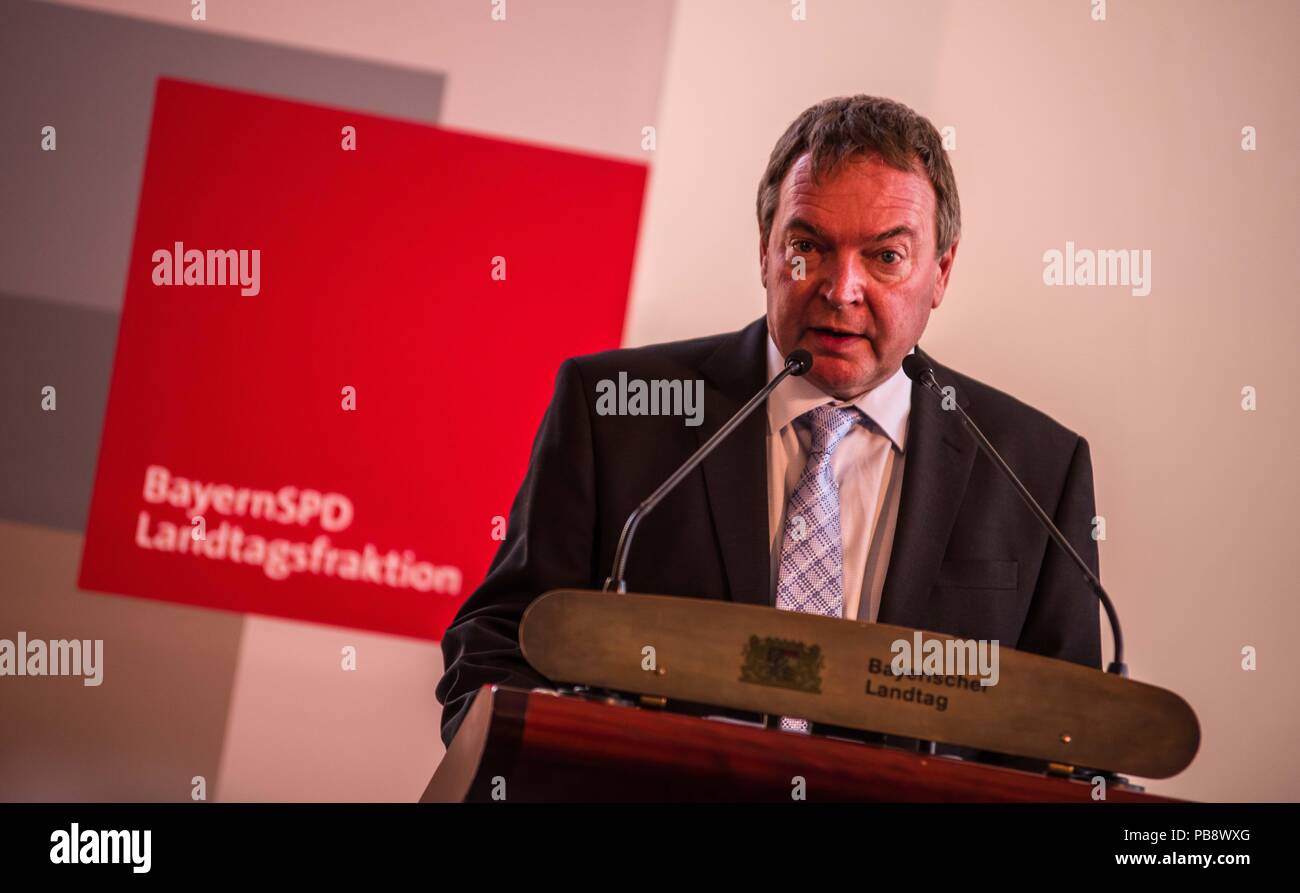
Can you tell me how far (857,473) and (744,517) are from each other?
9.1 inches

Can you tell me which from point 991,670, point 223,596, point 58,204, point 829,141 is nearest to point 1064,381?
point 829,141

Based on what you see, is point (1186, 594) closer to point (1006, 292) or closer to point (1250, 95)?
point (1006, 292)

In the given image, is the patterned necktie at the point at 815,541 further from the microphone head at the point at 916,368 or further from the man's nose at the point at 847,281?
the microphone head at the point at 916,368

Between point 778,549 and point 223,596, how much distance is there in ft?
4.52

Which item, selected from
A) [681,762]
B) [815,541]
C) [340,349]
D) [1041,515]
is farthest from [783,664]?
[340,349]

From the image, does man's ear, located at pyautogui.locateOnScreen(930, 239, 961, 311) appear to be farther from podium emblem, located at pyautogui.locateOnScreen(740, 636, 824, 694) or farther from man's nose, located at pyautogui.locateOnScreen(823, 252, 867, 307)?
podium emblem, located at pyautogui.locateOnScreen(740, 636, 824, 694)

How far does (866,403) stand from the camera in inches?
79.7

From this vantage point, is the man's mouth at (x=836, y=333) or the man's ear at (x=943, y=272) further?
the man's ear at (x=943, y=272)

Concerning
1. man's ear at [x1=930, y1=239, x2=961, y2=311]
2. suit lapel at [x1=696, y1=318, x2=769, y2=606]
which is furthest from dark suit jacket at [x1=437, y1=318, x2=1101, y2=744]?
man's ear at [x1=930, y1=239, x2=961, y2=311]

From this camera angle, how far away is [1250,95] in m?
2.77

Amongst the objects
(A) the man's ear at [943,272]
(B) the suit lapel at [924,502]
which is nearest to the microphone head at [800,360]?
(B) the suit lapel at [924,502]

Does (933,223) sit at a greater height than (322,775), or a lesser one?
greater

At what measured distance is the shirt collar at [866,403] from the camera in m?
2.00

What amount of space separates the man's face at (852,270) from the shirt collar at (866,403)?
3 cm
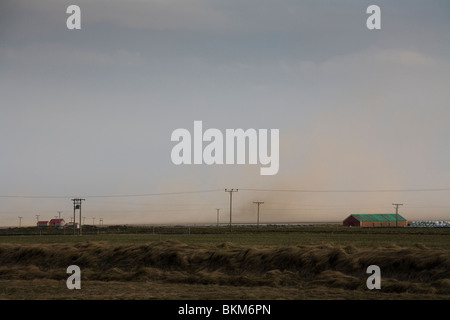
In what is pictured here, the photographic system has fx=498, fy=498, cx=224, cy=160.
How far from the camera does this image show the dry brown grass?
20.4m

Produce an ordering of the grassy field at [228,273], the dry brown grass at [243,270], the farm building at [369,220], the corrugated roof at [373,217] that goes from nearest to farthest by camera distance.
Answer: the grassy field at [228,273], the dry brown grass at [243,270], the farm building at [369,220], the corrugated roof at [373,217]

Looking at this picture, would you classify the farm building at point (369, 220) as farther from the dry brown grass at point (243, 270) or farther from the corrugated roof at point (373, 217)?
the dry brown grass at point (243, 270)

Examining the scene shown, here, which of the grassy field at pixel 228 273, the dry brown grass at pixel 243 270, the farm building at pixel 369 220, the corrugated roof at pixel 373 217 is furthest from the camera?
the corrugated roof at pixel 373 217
* * * * *
Render all of the material above as a JSON list of strings, one string per line, skipping blank lines. Leave the pictures out.

[
  "Can you tell me how far (857,473) and (744,517) are from each other?",
  "9.1 inches",
  "Can you tell me which from point 991,670, point 223,596, point 58,204, point 829,141 is nearest to point 1064,381?",
  "point 829,141",
  "Based on what you see, is point (1186, 594) closer to point (1006, 292) or closer to point (1250, 95)?",
  "point (1006, 292)",
  "In the given image, is the patterned necktie at the point at 815,541 further from the microphone head at the point at 916,368 or further from the man's nose at the point at 847,281?",
  "the microphone head at the point at 916,368",
  "Between point 778,549 and point 223,596, how much distance is there in ft?",
  "4.52",
  "Which item, selected from",
  "A) [681,762]",
  "B) [815,541]",
  "C) [340,349]",
  "D) [1041,515]",
  "is farthest from [783,664]?",
  "[340,349]",
  "From the image, does man's ear, located at pyautogui.locateOnScreen(930, 239, 961, 311) appear to be farther from podium emblem, located at pyautogui.locateOnScreen(740, 636, 824, 694) or farther from man's nose, located at pyautogui.locateOnScreen(823, 252, 867, 307)?",
  "podium emblem, located at pyautogui.locateOnScreen(740, 636, 824, 694)",
  "How far does (866,403) stand from the camera in inches?",
  "79.7",
  "From this vantage point, is the man's mouth at (x=836, y=333) or the man's ear at (x=943, y=272) further?",
  "the man's ear at (x=943, y=272)",
  "Concerning",
  "1. man's ear at [x1=930, y1=239, x2=961, y2=311]",
  "2. suit lapel at [x1=696, y1=318, x2=769, y2=606]",
  "which is furthest from dark suit jacket at [x1=437, y1=318, x2=1101, y2=744]?",
  "man's ear at [x1=930, y1=239, x2=961, y2=311]",
  "From this camera angle, how far away is [1250,95] in m?",
  "2.77",
  "Amongst the objects",
  "(A) the man's ear at [943,272]",
  "(B) the suit lapel at [924,502]",
  "which is nearest to the microphone head at [800,360]?",
  "(B) the suit lapel at [924,502]",
  "Does (933,223) sit at a greater height than (322,775), or a lesser one?",
  "greater",
  "At what measured distance is the shirt collar at [866,403] from the camera in m?",
  "2.00",
  "What amount of space separates the man's face at (852,270) from the shirt collar at (866,403)?",
  "3 cm",
  "In what is pictured here, the photographic system has fx=498, fy=498, cx=224, cy=160.",
  "How far from the camera does this image show the dry brown grass?",
  "20.4m",
  "Produce an ordering of the grassy field at [228,273], the dry brown grass at [243,270], the farm building at [369,220], the corrugated roof at [373,217] that goes from nearest to farthest by camera distance.",
  "Answer: the grassy field at [228,273], the dry brown grass at [243,270], the farm building at [369,220], the corrugated roof at [373,217]",
  "Looking at this picture, would you classify the farm building at point (369, 220) as farther from the dry brown grass at point (243, 270) or farther from the corrugated roof at point (373, 217)?",
  "the dry brown grass at point (243, 270)",
  "Examining the scene shown, here, which of the grassy field at pixel 228 273, the dry brown grass at pixel 243 270, the farm building at pixel 369 220, the corrugated roof at pixel 373 217 is furthest from the camera?",
  "the corrugated roof at pixel 373 217"
]